Comfort in cancer care draws on pediatrics’ lessons — and on the input of patients

April 11, 2012 | by City of Hope Staff

When you want to learn how to make cancer patients more comfortable in the hospital, go right to the source: Ask the patients themselves.


Photo of City of Hope Helford Clinical Research Hospital City of Hope Helford Clinical Research Hospital


Designers who created City of Hope Helford Clinical Research Hospital consulted patients and their family members to make sure the facility had the small touches that could make a big difference to people struggling with illness. They put sleeper couches in patients’ rooms, allowing family members to stay overnight. They created recreational spaces, too, and the hospital offers recreational therapists who play games with patients and organize events like bingo.

It’s part of a comfort movement among a few hospitals that was recently chronicled by The national news outlet highlighted leading treatment centers that draw on lessons learned from pediatric care to help adult patients feel more at home when they’re in the hospital.

In the article, patient Hannah Komai, 21, described her experience at Helford Hospital for treatment of bone cancer. “They offer a lot of opportunities to get out of the hospital room, so I was able to spend time outside the room so I wasn't cooped up,” says Komai. She also praised the hospital’s use of smaller needles during her stay to draw blood, causing less pain.

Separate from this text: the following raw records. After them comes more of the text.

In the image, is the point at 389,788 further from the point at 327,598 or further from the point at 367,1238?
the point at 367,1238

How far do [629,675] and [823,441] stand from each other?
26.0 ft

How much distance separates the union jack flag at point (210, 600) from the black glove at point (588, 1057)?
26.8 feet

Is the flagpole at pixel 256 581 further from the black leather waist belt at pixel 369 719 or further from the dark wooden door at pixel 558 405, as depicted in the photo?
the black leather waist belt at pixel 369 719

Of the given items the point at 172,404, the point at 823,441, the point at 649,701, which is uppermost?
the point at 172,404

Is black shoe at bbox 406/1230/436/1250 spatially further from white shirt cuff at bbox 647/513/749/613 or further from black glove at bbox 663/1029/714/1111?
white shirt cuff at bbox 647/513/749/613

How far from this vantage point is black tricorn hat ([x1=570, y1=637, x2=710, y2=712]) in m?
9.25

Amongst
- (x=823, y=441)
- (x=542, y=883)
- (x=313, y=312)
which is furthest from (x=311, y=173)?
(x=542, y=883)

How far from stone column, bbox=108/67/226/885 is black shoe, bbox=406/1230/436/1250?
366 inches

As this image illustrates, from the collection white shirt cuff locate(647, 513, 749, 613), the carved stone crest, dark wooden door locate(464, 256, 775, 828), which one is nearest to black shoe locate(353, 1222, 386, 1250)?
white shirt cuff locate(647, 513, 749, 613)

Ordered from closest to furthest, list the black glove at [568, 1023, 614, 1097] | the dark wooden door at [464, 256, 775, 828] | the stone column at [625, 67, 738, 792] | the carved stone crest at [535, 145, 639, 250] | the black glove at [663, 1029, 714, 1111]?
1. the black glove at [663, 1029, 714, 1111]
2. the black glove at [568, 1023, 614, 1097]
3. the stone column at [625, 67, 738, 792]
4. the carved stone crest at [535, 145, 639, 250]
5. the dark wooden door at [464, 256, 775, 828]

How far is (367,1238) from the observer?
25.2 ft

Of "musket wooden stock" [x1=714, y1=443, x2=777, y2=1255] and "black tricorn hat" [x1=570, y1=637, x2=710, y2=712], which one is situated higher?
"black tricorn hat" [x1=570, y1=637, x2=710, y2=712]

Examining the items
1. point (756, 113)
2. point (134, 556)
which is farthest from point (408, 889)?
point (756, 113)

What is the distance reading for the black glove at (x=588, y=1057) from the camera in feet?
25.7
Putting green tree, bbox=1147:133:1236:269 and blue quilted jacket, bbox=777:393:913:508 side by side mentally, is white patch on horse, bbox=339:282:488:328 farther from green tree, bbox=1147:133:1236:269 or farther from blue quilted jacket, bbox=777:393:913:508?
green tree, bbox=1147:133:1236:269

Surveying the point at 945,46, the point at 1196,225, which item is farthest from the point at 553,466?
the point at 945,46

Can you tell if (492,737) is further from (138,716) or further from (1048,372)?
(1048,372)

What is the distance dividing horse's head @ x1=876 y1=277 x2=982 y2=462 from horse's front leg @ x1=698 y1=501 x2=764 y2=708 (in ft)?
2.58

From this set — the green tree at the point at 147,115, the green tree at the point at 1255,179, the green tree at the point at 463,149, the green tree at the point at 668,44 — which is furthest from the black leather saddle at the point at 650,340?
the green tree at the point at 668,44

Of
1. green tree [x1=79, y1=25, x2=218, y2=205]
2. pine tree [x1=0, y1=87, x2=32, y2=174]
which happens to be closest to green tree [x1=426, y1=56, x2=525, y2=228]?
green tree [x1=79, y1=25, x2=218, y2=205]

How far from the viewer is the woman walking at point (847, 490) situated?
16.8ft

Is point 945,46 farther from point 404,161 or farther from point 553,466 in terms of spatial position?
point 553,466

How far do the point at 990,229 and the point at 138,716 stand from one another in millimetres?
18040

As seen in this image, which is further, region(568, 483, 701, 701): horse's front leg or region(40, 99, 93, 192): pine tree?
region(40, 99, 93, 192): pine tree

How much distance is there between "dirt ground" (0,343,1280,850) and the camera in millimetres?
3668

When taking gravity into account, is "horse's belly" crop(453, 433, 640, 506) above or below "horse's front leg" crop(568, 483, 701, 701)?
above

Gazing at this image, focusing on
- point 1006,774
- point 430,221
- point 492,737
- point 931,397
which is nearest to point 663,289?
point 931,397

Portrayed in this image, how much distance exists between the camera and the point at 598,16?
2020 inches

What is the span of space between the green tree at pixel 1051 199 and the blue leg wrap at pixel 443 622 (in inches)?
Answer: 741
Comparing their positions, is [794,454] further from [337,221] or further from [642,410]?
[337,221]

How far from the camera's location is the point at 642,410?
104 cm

City of Hope factors in the opinions and recommendations of two advisory councils of patients and family members — English and Spanish speakers — when planning programs and services. And the organization’s iCARE program aims to make patients and their caregivers welcome and comfortable when they arrive at the medical center.

Sometimes comfort comes from offering patients more choices. “We all know that kids can be picky eaters and typically have allowed them great freedom in menu selection while hospitalized,” says Shirley Johnson, R.N., M.S., M.B.A., chief nursing and patient services officer. “We now do that for adults, as well.”